0

Let's suppose that my dataset in a classification problem looks like that:

  1. class A: 50000 observations
  2. class B: 2000 observations
  3. class C: 800 observations
  4. class D: 200 observations

These are some ways which I considered to deal with this imbalanced dataset:

  1. I reject straight away oversampling because it usually makes the model overfit (in the minority classes) by a lot.

  2. Secondly, if I run the classifier with the data like that then it will be overclassifying documents in class A so I reject this method too.

  3. Another approach is to do undersampling and reduce class A to let's say 4000 documents (where I tested it and it gives the best results so far).

  4. However, in this way I am losing quite a lot of information. So I am wondering if building multiple classifiers with 4000 documents each for class A (different at each time) is a better solution (although I think that this approach resembles quite a lot the oversampling approach which I rejected).

What do you think of method (4) comparing to method (3)?

Outcast
  • 1,117
  • 3
  • 14
  • 29

2 Answers2

0

Maybe your (3) can be complemented to an oversampling of the other classes. I don't think every oversampling generates overfitting. I agree with you, it will make you lose information. But the only way to know if it's that bad is by checking it.

Regarding (4), I don't see how you'll manage the predictions of these multiple classifiers. You could test binary classifiers for each class, like classifier1 for A/not-A, classifier2 for B/not-B. In this case, undersampling could be applied.

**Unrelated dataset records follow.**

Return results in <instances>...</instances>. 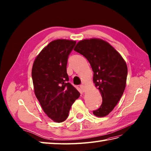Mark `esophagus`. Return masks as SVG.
Segmentation results:
<instances>
[{
    "label": "esophagus",
    "mask_w": 151,
    "mask_h": 151,
    "mask_svg": "<svg viewBox=\"0 0 151 151\" xmlns=\"http://www.w3.org/2000/svg\"><path fill=\"white\" fill-rule=\"evenodd\" d=\"M80 88H81V89L83 91V92H85V91H86V87L84 86L83 85H81V86H80Z\"/></svg>",
    "instance_id": "34e87169"
}]
</instances>
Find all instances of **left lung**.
Here are the masks:
<instances>
[{"label": "left lung", "mask_w": 151, "mask_h": 151, "mask_svg": "<svg viewBox=\"0 0 151 151\" xmlns=\"http://www.w3.org/2000/svg\"><path fill=\"white\" fill-rule=\"evenodd\" d=\"M74 50L89 61L94 73L93 82L102 97V104L93 114L98 117L106 116L124 92L127 76L126 62L113 46L99 38L80 41Z\"/></svg>", "instance_id": "8db88e82"}]
</instances>
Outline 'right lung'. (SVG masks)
I'll list each match as a JSON object with an SVG mask.
<instances>
[{"label":"right lung","mask_w":151,"mask_h":151,"mask_svg":"<svg viewBox=\"0 0 151 151\" xmlns=\"http://www.w3.org/2000/svg\"><path fill=\"white\" fill-rule=\"evenodd\" d=\"M75 44L65 39L51 42L36 57L31 71L37 99L47 116L58 123L67 119L80 95L67 74L68 59Z\"/></svg>","instance_id":"1"}]
</instances>
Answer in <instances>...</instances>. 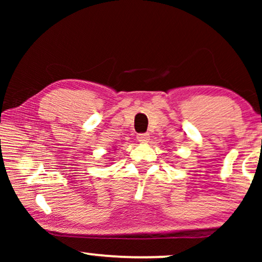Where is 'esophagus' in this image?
Returning <instances> with one entry per match:
<instances>
[{
  "instance_id": "34e87169",
  "label": "esophagus",
  "mask_w": 262,
  "mask_h": 262,
  "mask_svg": "<svg viewBox=\"0 0 262 262\" xmlns=\"http://www.w3.org/2000/svg\"><path fill=\"white\" fill-rule=\"evenodd\" d=\"M137 139L142 143H146V142H149L150 137L148 134H139V135H137Z\"/></svg>"
}]
</instances>
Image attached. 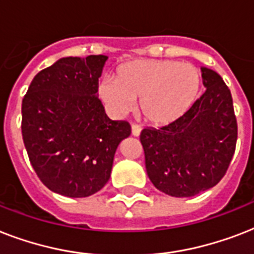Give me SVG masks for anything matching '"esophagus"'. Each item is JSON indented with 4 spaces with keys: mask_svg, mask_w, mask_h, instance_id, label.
I'll return each instance as SVG.
<instances>
[{
    "mask_svg": "<svg viewBox=\"0 0 254 254\" xmlns=\"http://www.w3.org/2000/svg\"><path fill=\"white\" fill-rule=\"evenodd\" d=\"M131 134L134 135V137H138V135L141 134V127H139L138 125L133 124V125H131Z\"/></svg>",
    "mask_w": 254,
    "mask_h": 254,
    "instance_id": "34e87169",
    "label": "esophagus"
}]
</instances>
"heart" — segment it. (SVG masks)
I'll return each mask as SVG.
<instances>
[{
    "instance_id": "b5f03b06",
    "label": "heart",
    "mask_w": 254,
    "mask_h": 254,
    "mask_svg": "<svg viewBox=\"0 0 254 254\" xmlns=\"http://www.w3.org/2000/svg\"><path fill=\"white\" fill-rule=\"evenodd\" d=\"M200 84V73L193 65L138 59L120 65L113 81L100 84L99 95L119 117L127 115L138 100L141 119L154 127H163L189 112L199 96Z\"/></svg>"
}]
</instances>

However, all these advices are just speculation. You must test on your data, and see the results with more evaluation tools, such as learning curves and feature importance analysis.

Adelson Araújo
  • 300
  • 1
  • 6
0

So your second highest class ( B ) makes up 4% of your highest class ( A ). It is highly imbalanced for those 2 classes on their own. No need to mention the other classes.

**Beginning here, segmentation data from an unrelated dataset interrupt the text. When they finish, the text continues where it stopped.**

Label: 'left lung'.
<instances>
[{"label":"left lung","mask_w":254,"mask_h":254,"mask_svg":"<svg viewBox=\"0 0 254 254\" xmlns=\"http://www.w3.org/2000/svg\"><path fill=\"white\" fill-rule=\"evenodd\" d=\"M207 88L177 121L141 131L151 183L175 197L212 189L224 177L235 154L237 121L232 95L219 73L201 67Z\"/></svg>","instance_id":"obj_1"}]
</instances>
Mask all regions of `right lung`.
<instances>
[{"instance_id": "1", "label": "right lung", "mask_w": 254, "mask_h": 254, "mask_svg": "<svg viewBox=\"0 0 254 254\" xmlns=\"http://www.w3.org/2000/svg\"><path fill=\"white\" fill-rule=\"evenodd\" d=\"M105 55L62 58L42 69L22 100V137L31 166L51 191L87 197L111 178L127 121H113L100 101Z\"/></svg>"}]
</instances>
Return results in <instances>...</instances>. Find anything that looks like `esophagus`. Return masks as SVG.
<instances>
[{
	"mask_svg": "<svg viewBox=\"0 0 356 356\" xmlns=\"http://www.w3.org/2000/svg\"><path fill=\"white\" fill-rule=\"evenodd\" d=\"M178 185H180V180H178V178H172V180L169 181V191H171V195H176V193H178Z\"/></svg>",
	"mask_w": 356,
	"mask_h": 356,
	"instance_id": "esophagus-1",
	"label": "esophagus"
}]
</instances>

For 1) since you have not many samples in those classes especially in C/D , it might work in B but, only you can know that by trying to oversample that class.

None of the suggestions above appeal to me. What i suggest is transforming it into a binary classification x3 models with the following combinations : A/B , A,C , A/D , and try to solve them one by one.

Note that each model would different from the others since B,C,D samples are different.

EDIT : you can deal with each classifier the same as an anomaly detection system.

Blenz
  • 2,124
  • 13
  • 29